====== DOCUMENT ======

Saturday, 18 September 2021 19:05

Bewitched/ 1945






BEWITCHED

US, 1945, 65 minutes, Black and white.
Phyllis Thaxter, Edmund Gwenn, Addison Richards, Kathleen Lockhart, Stephen McNally?.
Directed by Arch Oboler.

Bewitched is a short-running film, made by MGM with its production values, just as the war was ending. It links its theme of multiple personalities to the experience of the war.

The film was written, produced and directed by Arch Oboler, from his short story `Alter Ego'. It is a precursor of the '50s films of The Three Faces of Eve, Lizzie etc., with their women and multiple personalities.

While the film introduces the theme and seems to present it in a fairly basic way, it is nevertheless quite intriguing. Edmund Gwenn is a sympathetic doctor who does not believe in multiple personalities but uses hypnosis to discover the truth. Stephen McNally? (then Horace McNally) is the sympathetic hero, lawyer. Phyllis Thaxter, at the beginning of a short career, has the sweetness and gentleness to make audiences believe that she could not have multiple personalities. However, she makes the role credible with the interior voices talking to her so often and compelling her, even to kill, to want to die so as to destroy the other personalities.

The scepticism of the time is presented in the attitudes of the governor of the state. These were comparative early times in dramatising psychological themes in film. However, with this in mind, it is an interesting attempt for the style of film which was later to develop and to be successful in such works as Sybil.

======

• **EXERCISE TASK**: Write out the stretch of the Bewitched review from "Saturday, 18 September" through "by Arch Oboler." word for word.

====== ENTRIES PROVIDED ======

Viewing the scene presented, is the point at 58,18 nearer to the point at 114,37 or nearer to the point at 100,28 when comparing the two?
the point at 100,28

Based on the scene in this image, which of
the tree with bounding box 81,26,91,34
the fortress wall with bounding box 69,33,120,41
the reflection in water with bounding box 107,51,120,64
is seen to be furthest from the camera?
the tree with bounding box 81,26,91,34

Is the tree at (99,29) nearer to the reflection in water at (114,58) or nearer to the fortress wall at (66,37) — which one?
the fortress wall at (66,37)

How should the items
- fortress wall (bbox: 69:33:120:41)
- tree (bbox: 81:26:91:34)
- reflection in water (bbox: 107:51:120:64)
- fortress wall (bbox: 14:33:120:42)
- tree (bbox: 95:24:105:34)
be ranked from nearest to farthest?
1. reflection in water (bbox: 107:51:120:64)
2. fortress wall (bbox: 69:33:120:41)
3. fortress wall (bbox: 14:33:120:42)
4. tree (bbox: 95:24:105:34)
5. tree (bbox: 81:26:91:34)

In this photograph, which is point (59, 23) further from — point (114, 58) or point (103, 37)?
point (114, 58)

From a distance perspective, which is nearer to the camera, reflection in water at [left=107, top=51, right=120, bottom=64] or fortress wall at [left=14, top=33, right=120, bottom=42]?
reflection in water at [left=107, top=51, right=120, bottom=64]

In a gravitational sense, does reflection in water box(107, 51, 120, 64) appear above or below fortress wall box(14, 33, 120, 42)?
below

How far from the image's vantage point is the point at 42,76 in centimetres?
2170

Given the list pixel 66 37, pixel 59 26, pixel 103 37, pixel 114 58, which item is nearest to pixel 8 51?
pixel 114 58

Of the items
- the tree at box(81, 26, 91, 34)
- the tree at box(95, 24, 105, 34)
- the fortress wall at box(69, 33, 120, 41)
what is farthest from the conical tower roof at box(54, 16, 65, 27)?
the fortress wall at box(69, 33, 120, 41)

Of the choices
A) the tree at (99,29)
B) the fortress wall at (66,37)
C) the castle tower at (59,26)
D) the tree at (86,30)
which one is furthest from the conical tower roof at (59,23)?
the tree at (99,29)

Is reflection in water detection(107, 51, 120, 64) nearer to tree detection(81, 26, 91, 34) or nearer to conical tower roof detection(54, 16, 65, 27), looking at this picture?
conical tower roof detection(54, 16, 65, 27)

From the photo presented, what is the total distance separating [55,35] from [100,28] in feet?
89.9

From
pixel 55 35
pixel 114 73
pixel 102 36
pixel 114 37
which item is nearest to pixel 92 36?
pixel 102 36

======

• **EXERCISE SOLUTION**:
Saturday, 18 September 2021 19:05

Bewitched/ 1945






BEWITCHED

US, 1945, 65 minutes, Black and white.
Phyllis Thaxter, Edmund Gwenn, Addison Richards, Kathleen Lockhart, Stephen McNally?.
Directed by Arch Oboler.